**Passage shown**
——————
# Bella chilling



## Angie NG (Jun 6, 2012)

Bella with her best buddy chilling on a Saturday morning


----------



## VictoriaW (Mar 16, 2011)

After I saw this, I had to run over and take a quick pic of the scene on our couch!


----------



## VictoriaW (Mar 16, 2011)

How do I rotate my pics? They are right-side up on my iPad...


----------



## Angie NG (Jun 6, 2012)

Victoria, 

You need to do it before uploading to site. Go into your photo album on your iPad click on the photo and select edit. You should then have the option at the bottom left to rotate image. Rotate and save...

Hope this helps


----------



## VictoriaW (Mar 16, 2011)

Got it! Thanks! Maybe fewer sideways pics from me moving forward.... :-[


----------



## OttosMama (Oct 27, 2011)

V - I love how your kids are reading in all your pics!! It's nice to see


----------



## VictoriaW (Mar 16, 2011)
——————
**Image box annotation records**
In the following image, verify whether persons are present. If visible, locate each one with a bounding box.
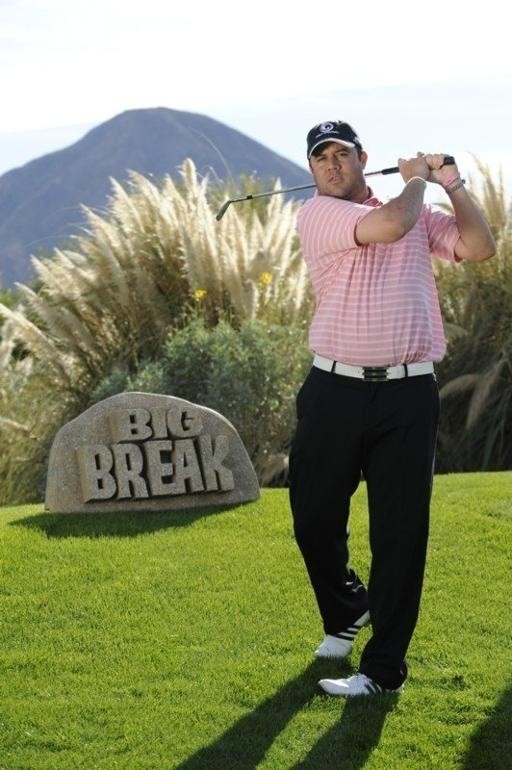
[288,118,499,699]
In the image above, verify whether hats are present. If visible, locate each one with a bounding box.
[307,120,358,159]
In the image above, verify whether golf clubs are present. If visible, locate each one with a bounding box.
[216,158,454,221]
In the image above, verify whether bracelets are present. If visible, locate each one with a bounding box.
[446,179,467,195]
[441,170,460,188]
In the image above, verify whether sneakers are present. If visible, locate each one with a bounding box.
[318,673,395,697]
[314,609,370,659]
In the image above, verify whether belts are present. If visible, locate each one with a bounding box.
——————
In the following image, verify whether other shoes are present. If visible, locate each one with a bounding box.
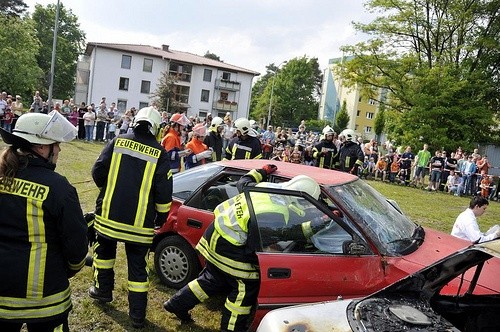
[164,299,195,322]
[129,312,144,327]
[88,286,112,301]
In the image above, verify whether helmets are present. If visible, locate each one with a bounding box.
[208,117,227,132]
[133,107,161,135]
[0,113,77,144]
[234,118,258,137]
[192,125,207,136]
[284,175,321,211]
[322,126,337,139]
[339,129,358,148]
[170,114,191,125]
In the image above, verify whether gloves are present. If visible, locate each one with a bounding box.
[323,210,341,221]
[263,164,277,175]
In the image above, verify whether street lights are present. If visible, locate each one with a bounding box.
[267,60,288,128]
——————
**Given task A**
Using the Bella chilling thread, decide whether each statement agrees with it, and back each yes or no with the deciding words of the thread: (i) Angie NG says a picture has to be rotated before it is uploaded to the site. (ii) VictoriaW's pictures show up sideways on her iPad. (iii) OttosMama comments that the kids are reading in the pictures.
**Given task B**
Repeat the part of the Bella chilling thread from "After I saw" up to and including "on my iPad...".

**Task result A**
(i) Yes: "You need to do it before uploading to site."
(ii) No: "They are right-side up on my iPad..."
(iii) Yes: "I love how your kids are reading in all your pics!!"

**Task result B**
After I saw this, I had to run over and take a quick pic of the scene on our couch!


----------



## VictoriaW (Mar 16, 2011)

How do I rotate my pics? They are right-side up on my iPad...